OpenFable – Open-source RAG engine using tree-structured indexes

by alainbrown·Apr 8, 2026·5 points·0 comments

AI Analysis

●●SolidBig BrainNiche Gem

LLM-identified discourse boundaries beat fixed-size chunking for complex queries.

Strengths
  • Tree-structured indexes with embeddings at every hierarchy level enable context-aware retrieval.
  • Bi-path retrieval combines LLM reasoning with vector similarity for better accuracy.
  • Adaptive token budget control lets you constrain what gets sent to the generation model.
Weaknesses
  • RAG infrastructure is extremely crowded with LlamaIndex, LangChain, and dozens of alternatives.
  • No benchmark comparisons showing FABLE actually outperforms existing hierarchical RAG approaches.
Category
Target Audience

Developers building RAG pipelines and retrieval systems

Similar To

LlamaIndex · LangChain · RAPTOR

Post Description

Hi HN, I built OpenFable, an open-source retrieval engine that implements the FABLE algorithm (https://arxiv.org/abs/2601.18116) for RAG pipelines. I'm using it in another project and thought that others might benefit.

Most RAG systems chunk documents into flat segments and retrieve by vector similarity. This works for simple lookups but breaks when answers span multiple sections, when relevant content is buried in a subsection, or when you need to control how many tokens you're sending to an LLM. OpenFable takes a different approach: when you ingest a document, it uses an LLM to identify discourse boundaries (not fixed-size windows), then builds a hierarchical tree, root, sections, subsections, leaf chunks, with embeddings at every level. Retrieval combines two paths: 1. LLM-guided path: the LLM reasons about which documents and subtrees are relevant from summaries 2. Vector path: similarity search with structure-aware score propagation through the tree Results from both paths are fused, deduplicated, and trimmed to fit a token budget you specify.
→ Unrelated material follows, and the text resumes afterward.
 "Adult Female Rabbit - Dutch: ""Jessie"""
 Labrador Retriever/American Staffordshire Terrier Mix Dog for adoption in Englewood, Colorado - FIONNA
You get the most relevant chunks, in document order, within budget. From the FABLE paper: the algorithm matches full-context inference (517K tokens) using only 31K tokens, 94% reduction, while hitting 92% completeness vs. Gemini-2.5-Pro at 91% with the full document. Retrieval only; OpenFable returns ranked chunks, not generated answers. Bring your own LLM for generation. It runs as a Docker stack (FastAPI + PostgreSQL/pgvector) and exposes both a REST API and an MCP server, so LLM agents like Claude Desktop or Cursor can use it directly. Trade-offs I want to be upfront about: - Ingestion is expensive; every document requires multiple LLM calls for chunking and tree construction - Retrieval isn't sub-second, the LLM-guided paths add round-trips - No built-in auth; designed to sit behind a reverse proxy - v0.1.0 — works end to end but the roadmap includes async ingestion, document deletion, and metadata filtering Stack: Python 3.12, FastAPI, SQLAlchemy, pgvector, LiteLLM, fastMCP. Apache 2.0. Happy to answer questions about the algorithm, implementation choices, or benchmarks.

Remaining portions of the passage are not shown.